Sanjula: Consumers drive that change. If you look at any other kind of regulated consumer industry, it always comes back to supply, demand, and yield. One of my favorite examples is Uber and that is because they are operating their business within the confines of economic principles and use data to back their decisions in real time as it pertains to different markets.

That brings me to the continuum we have in the market. On one side we have new entrants like Amazon and Walmart using a ton of data and are operating with the consumer at the center. Then on the other side, we have traditional health care who are not thinking about supply, demand, and yield, but also don’t have the data like the new entrants to begin to understand the real magnitude of it and how it is changing.

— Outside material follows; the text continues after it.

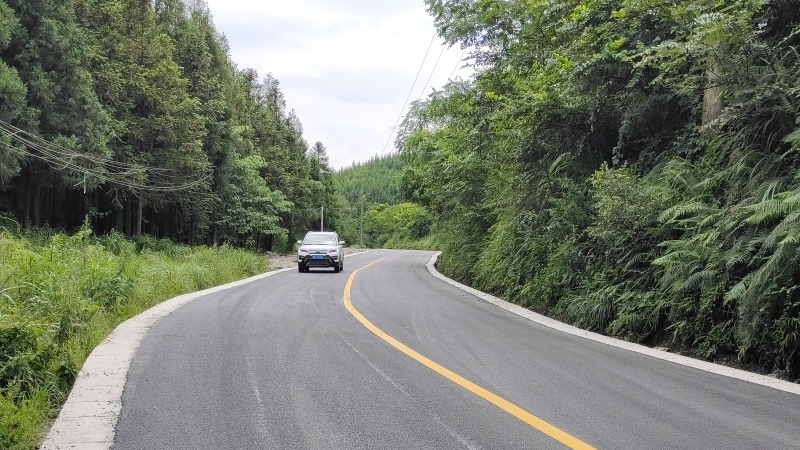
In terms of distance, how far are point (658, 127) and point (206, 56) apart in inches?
1479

To answer your question, I believe data is this bridge that can help us have visibility into the fuller picture and then use those levers to ultimately, bring costs down and figure out where the needs are for the consumer.

Q: Can you touch on Trilliant Health’s machine learning and how it relates to understanding trends?

Sanjula: Historically, our industry has relied on retrospective data to make decisions about the future. Trilliant’s robust predictive models provide decision makers the ability to forecast the likelihood of future scenarios at the individual market level, which is key to developing evidence-based strategies.

Q: The future of healthcare, not just in the US but in the world, are you a pessimist or optimist?

Sanjula: I am an optimist because there's so much innovation and convergence happening in different ways. All the answers are out there. We just need to stitch them together.